I read to him most nights. His freckled abandonment to life now absorbed in other worlds, eyes searching out that uniquely human distance, seeing and witnessing. Hiding behind his hands to peep out at the unseen when it threatens our adventurers. Three stories, sometimes five, sometimes only one if Rabbit has a busy day and we have an earnest discussion about the absolute and relative attributes of the Backson (orange hair, horns, steals your socks, scary, etc).
Resting his head on my shoulder, I smell his straw hair like the precipitate of shining.

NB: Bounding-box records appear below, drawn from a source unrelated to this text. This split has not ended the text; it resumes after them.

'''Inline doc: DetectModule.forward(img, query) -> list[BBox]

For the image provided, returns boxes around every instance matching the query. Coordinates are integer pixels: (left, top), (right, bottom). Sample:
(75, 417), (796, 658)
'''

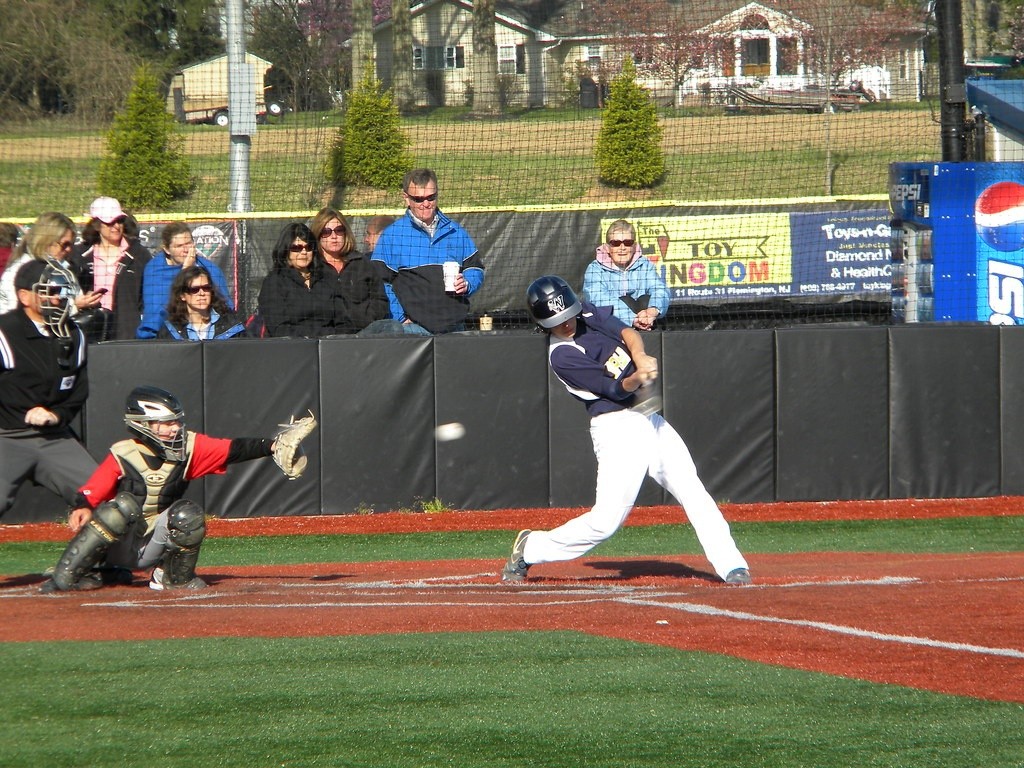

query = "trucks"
(166, 52), (282, 125)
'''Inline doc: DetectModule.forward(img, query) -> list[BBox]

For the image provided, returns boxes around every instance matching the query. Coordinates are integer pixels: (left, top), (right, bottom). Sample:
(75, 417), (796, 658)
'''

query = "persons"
(0, 211), (102, 331)
(309, 208), (394, 335)
(66, 197), (153, 340)
(157, 265), (249, 339)
(582, 220), (671, 332)
(0, 259), (133, 585)
(38, 386), (317, 595)
(137, 222), (234, 339)
(257, 223), (357, 338)
(365, 214), (395, 258)
(502, 275), (751, 585)
(371, 169), (485, 335)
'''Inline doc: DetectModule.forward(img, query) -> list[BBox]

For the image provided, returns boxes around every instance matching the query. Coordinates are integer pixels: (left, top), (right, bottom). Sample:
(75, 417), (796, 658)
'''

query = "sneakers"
(502, 529), (534, 583)
(726, 568), (751, 587)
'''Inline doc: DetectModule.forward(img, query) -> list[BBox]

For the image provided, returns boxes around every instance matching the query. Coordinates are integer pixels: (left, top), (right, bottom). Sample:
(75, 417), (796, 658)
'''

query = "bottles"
(480, 314), (493, 331)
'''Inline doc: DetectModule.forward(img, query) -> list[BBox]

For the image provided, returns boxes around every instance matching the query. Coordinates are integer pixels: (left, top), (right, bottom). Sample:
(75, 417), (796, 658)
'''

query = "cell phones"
(91, 288), (109, 297)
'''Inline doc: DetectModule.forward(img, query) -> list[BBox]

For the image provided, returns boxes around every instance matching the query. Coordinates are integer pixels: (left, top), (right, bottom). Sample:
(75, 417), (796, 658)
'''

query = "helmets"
(527, 276), (582, 328)
(124, 386), (188, 462)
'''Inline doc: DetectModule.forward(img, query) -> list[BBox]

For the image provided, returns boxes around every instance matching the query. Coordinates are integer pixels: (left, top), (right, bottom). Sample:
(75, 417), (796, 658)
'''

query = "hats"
(89, 196), (128, 224)
(14, 260), (72, 291)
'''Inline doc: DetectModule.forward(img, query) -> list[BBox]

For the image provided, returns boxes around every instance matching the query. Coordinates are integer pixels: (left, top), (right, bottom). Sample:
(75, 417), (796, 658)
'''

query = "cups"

My sleep is as homo incurvatus se, the last defensive posture of one beaten down. But he sleeps as though he flung himself to it. Head, limbs, scattered as though drifting and weightless. When I return hours later to take him to the toilet, I have to gather him from the four poles of the bed into one flannel bundle that overflows my arms. He burrows into my chest and settles, face close to mine. On the bridge of his nose, the sun has written his age in a constellation of freckles. Claiming him for the world, irresistibly drawing him into its orbit. And from my arms.
Jorge Luis Borges once related to me the story of Funes the Memorious—a poor man cursed with absolute memory; yes everything, every detail. But absolute memory is also the negation of memory. Everything is present to absolute memory, and so nothing is thinkable. To forget the endless differences between objects of our awareness so that we can build them together into regularities and concepts, this is to think. To forget another in the discriminatory interest of love is to remember. Funes cannot know and he cannot love because he has lost the discriminatory interest that is essential to consciousness, that is the experience of love.
Memory is constituted of discriminatory interest, fading and kindling. It is not the world’s photograph. It is the future’s enchridion, teaching how and not to fear. What does it mean that I have no memory of my son other than of this moment now? And as I consider, I see that this is true of all those I am long in loving. I do not really remember any of them, other than as the backward projections of those I love now. I have digital images that I can display of a 2 year old bald child with a 34 year old man who looks much like me. But I cannot think of him, or me, other than as we are now and those images as strange simulacra of us. Because we are not what we were then.
Memory, the handbook of what I love, speaks only of loving him: whatever he is and not what he is not, even if that is his own past. Love is endlessly particular about who it loves.